Month: November 2018

Alerting On Quiet Log Sources

Data sources that stop logging to your SIEM put your organization at risk. If one of your organization’s firewalls stops logging to the SIEM, your SOC will be blind to malicious traffic traversing it. If your endpoint protection application stops logging, your analysts won’t be able to see if malicious files are being executed on one of your billing servers.

In a perfect world, your SIEM should alert when any data source stops logging to your SIEM. While this is feasible in smaller organizations, it can become daunting in large organizations. It’s easier for your SOC to follow up with one system owner who sits a few cubicles over than with 100 system owners from different lines of businesses. The task of remediating several hundred systems not logging to a SIEM can easily consume an entire resource. In large organizations, network outages, system upgrades and maintenance windows can be a regular occurrence. Should you alert on any data source that stops logging to your SIEM in a predefined period, you could easily end up flooding your SOC, and in a worst case scenario, your analysts will develop a practice of ignoring these alerts.

As a best practice, especially in large organizations, a SIEM should be configured to alert when critical data sources stop logging. The data sources should at minimum include critical servers to the business (e.g. client-facing applications), firewalls, proxies, and security applications. A threshold of less than an hour in your organization may generate excessive alerts, as some sources that are file-based may be delayed by design, for example by copying the file to the SIEM every 30 minutes. However, data sources that haven’t logged in one hour may warrant an alert in your organization.

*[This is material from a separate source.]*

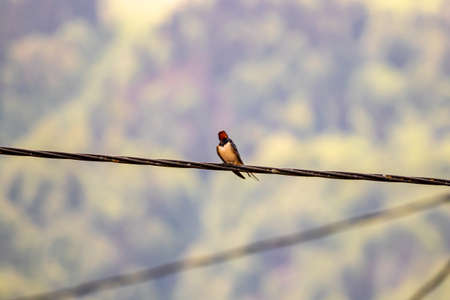 Barn swallow resting on electric cable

Another thing to consider when remediating systems not logging to the SIEM is that malware experts and threat intelligence specialists may not be the best resources to chase system owners down. While they may not mind the odd alert for this, they’re not likely going to have time to chase down and get 100 system owners to configure their systems properly, or have the patience to continuously follow up with them. Thus, in larger organizations, project management may be a good fit for this task.

Having all your systems log to your SIEM is a critical part of reducing your organization’s risk. Having a practical, manageable task for remediating systems that stop logging will ensure the process is followed and the risk is reduced.

Disable Unused Content

When building new SIEM environments or working with existing ones, one of the quickest ways you can improve the performance and stability of the environment is to remove unused content. While this may seem obvious to experienced SIEM resources, it’s common to find reports or rules running in the background that don’t serve a purpose. In some environments, unused content can be slowing the system down and contributing to application instability. Unused content is especially common in environments that don’t have enough staff to manage the SIEM.

Default rules provided by the vendor are often enabled but unused. The first indication that a rule is unused is if it doesn’t have an action or it isn’t used for informational purposes. If a rule isn’t alerted to the attention of an investigator or SIEM engineer, it may be that the rule is simply running in the background consuming system sources. A rule to trigger an alert when someone logs into the SIEM may be useful, but an ad-hoc report to obtain the same information may suffice. A significant amount of inefficient rules that match a large percentage of events can adversely affect the performance of the environment.

Reports can be another source of unused content. In many environments, I find reports that were originally setup to be used temporarily, but are no longer being used by the recipient. It’s often for the recipient to forget to follow up with the SIEM staff to note the reports are no longer required. Over a period of several years, this can easily amount to several dozen reports running on a regular basis, putting a significant strain on the system for no benefit.

All SIEM environments are different, and there’s no set of content that must be enabled or disabled. But there’s very likely content in your environment that can be disabled, and the system resources can instead be used to provide security analysts better search response times. So on a regular basis or whenever there’s a complaint about search response times or application instability, determine if there’s any content that can be safely disabled.

Effective Searching

There are two critical reasons end users should learn how to search their SIEM effectively. Ineffective searching is a risk to your organization, where end users can produce inaccurate data, and thus provide inaccurate investigation results. Ineffective searching can also degrade the SIEM’s performance, increasing the amount of time required for analysts to obtain data, while affecting the overall stability of the system.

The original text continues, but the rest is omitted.